A ruiva estava parada ao seu lado, de braços cruzados, sua expressão não continha julgamento, pelo contrário, estava vazia.

Gabrio olhou ao redor novamente, só havia os três no local.

— Vamos, precisamos achar a área segura. — disse ela, apática.  — Restam sete minutos.

— Eu matei... — Gabrio encarou o desfigurado no chão.

— Não, ele desmaiou. — Scarlet virou de costas. — Vamos!

Gabrio levantou, seu corpo inteiro estava dolorido, deu alguns passos, mas retornou até o careca.

— Se ele ficar aqui, vai morrer — disse ele.

Gabrio ergueu seu corpo, o colocando sobre os ombros, ao contrário do que achou, não era tão pesado. Isso era uma consequência da sua Possessão, com os seus braços assumindo a propriedade do elemento, sua força e resistência também eram amplificadas.

— Tá de brincadeira?! — a voz dela saiu irritada e pasma, sinceramente, mais irritada. — Ah... faz o que o você quiser, mas se me atrasar... te deixo pra trás.

O olhar penetrante não deixava dúvidas da veracidade daquelas palavras.

Gabrio apenas assentiu.

***

Scarlet buscava se orientar no meio daquela confusão, era difícil se concentrar, mas conseguia escutar o necessário.

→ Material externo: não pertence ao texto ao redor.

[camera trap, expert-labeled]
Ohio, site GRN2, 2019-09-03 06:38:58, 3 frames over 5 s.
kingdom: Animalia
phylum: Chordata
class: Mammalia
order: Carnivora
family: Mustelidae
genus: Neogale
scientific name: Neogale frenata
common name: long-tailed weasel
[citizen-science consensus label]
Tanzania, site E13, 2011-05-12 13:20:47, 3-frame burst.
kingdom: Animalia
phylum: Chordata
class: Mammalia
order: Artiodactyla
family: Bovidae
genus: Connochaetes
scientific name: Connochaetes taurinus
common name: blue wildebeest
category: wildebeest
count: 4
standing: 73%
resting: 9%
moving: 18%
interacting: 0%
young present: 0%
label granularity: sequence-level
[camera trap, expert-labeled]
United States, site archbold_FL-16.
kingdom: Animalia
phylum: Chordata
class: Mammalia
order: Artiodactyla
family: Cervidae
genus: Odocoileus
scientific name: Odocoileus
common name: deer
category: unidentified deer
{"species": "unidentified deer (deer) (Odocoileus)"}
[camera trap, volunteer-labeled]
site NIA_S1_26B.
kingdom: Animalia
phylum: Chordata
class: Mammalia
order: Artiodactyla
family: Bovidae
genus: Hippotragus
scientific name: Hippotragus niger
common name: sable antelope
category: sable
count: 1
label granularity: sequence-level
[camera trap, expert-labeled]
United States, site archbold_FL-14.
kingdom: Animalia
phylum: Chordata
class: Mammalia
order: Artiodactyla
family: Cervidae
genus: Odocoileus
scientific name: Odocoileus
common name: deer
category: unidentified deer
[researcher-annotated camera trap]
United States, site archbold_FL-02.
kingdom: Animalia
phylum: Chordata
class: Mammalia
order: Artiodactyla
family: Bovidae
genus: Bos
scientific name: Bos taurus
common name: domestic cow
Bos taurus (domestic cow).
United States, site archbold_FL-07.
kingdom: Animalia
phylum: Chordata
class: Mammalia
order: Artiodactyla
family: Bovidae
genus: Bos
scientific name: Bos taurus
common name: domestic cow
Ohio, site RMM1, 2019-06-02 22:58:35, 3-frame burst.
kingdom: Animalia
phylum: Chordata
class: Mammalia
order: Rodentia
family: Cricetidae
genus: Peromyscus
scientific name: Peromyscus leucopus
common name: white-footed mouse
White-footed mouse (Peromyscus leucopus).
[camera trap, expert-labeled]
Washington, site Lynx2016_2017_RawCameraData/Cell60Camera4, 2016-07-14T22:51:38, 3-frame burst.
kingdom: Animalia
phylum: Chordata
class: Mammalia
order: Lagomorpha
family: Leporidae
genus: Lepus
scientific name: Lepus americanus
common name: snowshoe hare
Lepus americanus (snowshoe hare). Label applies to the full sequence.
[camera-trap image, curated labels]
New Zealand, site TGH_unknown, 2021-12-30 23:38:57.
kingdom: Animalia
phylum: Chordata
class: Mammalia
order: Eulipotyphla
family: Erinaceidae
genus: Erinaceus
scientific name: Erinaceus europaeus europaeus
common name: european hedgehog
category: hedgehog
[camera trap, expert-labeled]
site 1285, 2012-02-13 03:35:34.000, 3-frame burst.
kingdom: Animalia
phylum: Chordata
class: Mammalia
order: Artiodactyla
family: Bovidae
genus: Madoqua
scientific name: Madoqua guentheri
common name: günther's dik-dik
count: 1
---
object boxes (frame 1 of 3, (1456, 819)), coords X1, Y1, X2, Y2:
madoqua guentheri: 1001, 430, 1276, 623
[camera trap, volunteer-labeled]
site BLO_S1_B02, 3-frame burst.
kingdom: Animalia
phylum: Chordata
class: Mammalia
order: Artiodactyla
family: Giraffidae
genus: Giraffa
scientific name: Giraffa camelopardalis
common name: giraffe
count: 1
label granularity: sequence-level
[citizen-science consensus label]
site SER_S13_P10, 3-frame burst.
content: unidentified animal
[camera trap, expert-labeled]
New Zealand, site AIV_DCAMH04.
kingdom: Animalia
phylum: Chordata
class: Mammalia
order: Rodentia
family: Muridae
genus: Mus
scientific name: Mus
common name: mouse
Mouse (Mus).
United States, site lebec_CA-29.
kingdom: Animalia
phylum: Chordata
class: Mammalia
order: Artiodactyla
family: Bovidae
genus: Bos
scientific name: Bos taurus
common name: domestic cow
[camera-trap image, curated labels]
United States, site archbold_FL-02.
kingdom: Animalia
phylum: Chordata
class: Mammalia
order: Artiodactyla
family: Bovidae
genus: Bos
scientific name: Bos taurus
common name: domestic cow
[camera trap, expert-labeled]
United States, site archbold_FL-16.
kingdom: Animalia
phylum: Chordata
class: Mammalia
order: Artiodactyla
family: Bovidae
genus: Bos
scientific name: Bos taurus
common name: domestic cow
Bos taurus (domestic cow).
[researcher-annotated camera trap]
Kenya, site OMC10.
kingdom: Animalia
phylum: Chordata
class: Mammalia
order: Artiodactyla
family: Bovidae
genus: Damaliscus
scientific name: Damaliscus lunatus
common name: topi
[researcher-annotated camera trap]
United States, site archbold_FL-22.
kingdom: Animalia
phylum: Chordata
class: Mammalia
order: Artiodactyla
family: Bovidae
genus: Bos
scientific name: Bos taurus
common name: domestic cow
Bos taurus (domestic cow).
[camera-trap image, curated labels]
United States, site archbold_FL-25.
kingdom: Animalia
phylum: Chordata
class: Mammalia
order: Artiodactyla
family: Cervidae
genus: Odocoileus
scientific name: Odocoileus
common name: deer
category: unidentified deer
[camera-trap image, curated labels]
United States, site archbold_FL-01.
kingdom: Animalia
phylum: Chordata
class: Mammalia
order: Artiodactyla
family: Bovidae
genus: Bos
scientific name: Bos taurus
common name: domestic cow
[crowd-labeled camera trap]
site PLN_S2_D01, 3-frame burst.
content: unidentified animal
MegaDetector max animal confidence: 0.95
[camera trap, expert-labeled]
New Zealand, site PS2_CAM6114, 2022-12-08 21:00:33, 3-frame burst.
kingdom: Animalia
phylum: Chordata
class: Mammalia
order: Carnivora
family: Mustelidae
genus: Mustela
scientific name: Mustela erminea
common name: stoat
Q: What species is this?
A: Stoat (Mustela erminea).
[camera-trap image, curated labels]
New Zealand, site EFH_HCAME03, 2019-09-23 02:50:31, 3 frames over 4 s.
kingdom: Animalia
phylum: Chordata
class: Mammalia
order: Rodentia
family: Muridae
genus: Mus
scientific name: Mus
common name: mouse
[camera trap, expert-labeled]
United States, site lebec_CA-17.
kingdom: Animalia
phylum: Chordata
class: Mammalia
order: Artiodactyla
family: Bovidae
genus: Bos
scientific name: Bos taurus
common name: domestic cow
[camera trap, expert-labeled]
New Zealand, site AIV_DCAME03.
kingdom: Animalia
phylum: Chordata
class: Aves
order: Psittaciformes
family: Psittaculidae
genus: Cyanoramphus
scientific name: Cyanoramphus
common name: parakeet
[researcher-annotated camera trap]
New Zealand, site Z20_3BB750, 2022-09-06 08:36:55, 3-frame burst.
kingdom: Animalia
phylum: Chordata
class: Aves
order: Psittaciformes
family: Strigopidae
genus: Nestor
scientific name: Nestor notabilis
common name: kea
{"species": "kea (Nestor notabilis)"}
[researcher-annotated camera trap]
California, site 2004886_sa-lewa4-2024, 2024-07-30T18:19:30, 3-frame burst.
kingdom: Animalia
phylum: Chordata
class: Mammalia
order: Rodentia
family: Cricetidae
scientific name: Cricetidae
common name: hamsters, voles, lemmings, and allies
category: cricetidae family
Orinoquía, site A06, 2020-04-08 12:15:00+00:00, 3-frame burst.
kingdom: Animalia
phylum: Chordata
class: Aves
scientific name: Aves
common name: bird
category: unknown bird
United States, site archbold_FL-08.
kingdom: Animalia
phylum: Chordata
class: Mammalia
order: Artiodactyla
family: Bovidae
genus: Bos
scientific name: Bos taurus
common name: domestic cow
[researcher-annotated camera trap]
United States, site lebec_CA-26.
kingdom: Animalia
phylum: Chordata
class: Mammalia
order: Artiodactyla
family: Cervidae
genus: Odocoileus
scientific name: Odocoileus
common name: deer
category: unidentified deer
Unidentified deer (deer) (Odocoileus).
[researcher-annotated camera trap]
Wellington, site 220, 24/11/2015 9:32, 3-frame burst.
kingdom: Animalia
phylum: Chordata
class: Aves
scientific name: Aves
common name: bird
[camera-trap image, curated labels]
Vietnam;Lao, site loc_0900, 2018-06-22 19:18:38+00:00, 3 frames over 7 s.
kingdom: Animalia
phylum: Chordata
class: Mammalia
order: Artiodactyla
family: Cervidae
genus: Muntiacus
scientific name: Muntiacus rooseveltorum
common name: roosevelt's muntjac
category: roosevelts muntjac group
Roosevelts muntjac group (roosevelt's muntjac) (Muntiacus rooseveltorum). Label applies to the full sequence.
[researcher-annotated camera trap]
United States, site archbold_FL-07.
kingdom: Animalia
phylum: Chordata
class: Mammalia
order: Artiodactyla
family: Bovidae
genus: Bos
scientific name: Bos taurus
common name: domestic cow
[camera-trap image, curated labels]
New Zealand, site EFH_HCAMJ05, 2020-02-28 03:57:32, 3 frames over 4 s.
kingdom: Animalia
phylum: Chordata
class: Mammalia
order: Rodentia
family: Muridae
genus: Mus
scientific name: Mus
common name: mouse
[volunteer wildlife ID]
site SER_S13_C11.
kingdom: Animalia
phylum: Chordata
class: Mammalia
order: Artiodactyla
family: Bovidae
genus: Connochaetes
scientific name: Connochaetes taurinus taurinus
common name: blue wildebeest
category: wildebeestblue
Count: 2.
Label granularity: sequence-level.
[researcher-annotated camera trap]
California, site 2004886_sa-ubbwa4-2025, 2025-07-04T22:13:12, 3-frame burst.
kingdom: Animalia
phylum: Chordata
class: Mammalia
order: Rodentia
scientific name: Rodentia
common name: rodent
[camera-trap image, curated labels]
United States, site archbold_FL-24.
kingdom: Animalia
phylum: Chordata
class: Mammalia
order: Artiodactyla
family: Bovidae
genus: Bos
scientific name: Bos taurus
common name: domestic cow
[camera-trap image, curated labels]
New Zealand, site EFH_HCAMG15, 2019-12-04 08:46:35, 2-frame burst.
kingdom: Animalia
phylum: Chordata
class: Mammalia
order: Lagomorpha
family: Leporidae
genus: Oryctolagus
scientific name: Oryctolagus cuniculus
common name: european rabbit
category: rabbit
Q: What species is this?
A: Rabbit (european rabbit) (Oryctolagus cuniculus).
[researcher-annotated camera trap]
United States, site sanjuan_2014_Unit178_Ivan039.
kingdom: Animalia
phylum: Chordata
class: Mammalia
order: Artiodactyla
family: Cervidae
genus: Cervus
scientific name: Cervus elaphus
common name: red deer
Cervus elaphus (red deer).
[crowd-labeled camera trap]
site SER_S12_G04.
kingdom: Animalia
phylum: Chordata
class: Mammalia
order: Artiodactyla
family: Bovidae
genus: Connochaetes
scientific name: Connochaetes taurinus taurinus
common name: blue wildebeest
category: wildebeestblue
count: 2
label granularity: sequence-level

“Graças à Deus, eu juro que... Se sair dessa prometo que vou mudar... Obrigado, pai de hoje em diante...” Aquelas eram as vozes dos que agradeciam por estarem seguros.

Nas outras duas etapas, a zona segura do jogo sempre estava abarrotada de civis, ou seja, para encontrá-la bastava procurar pessoas que proclamariam promessas vagas diante da esperança de salvação, um comportamento humano que a ruiva desprezava, se lembrar de um ser superior apenas quando convém.

— Por ali — disse ela, apontando a direção.

Gabrio estava dez passos atrás tentando acompanhar, a careca permanecia desmaiado sobre seus ombros.

— Não... fez de propósito — resmungou o novato, ao ver outro prédio bloqueando o caminho. — Escolheu essa direção sabendo disso, né?!

— Vamos ter que passar por cima. — Ela exibia um sorriso cínico, não negou a acusação.

— Boa sorte... carregando isso aí. — disse abafando o riso.

— Bel, espera!

O Chamado dele interrompeu o início da sua escalada.

— Esse prédio não é tão grande. — Gabrio caminhou na direção dos escombros.

A construção possuía cerca de doze metros de altura, era comparável a um muro penitenciário.

O novato colocou uma das mãos sobre os escombros e a construção demolida começou sacudir, posteriormente, as rachaduras nas paredes se abriram.

Gabrio ia dividindo o prédio ao meio gerando um caminho largo o suficiente para que passassem.

— Parabéns! — Scarlet bateu palmas. — Parece que tá deixando de ser Noob!

— O que é um Noob? — Ele não sabia se aquilo era uma ofensa.

— Ah... Retiro o que eu disse. — A expressão dela foi de zombeteira para decepcionada em um pisca de olhos.

Gabrio estreitou os olhos, agora tinha certeza que era uma ofensa.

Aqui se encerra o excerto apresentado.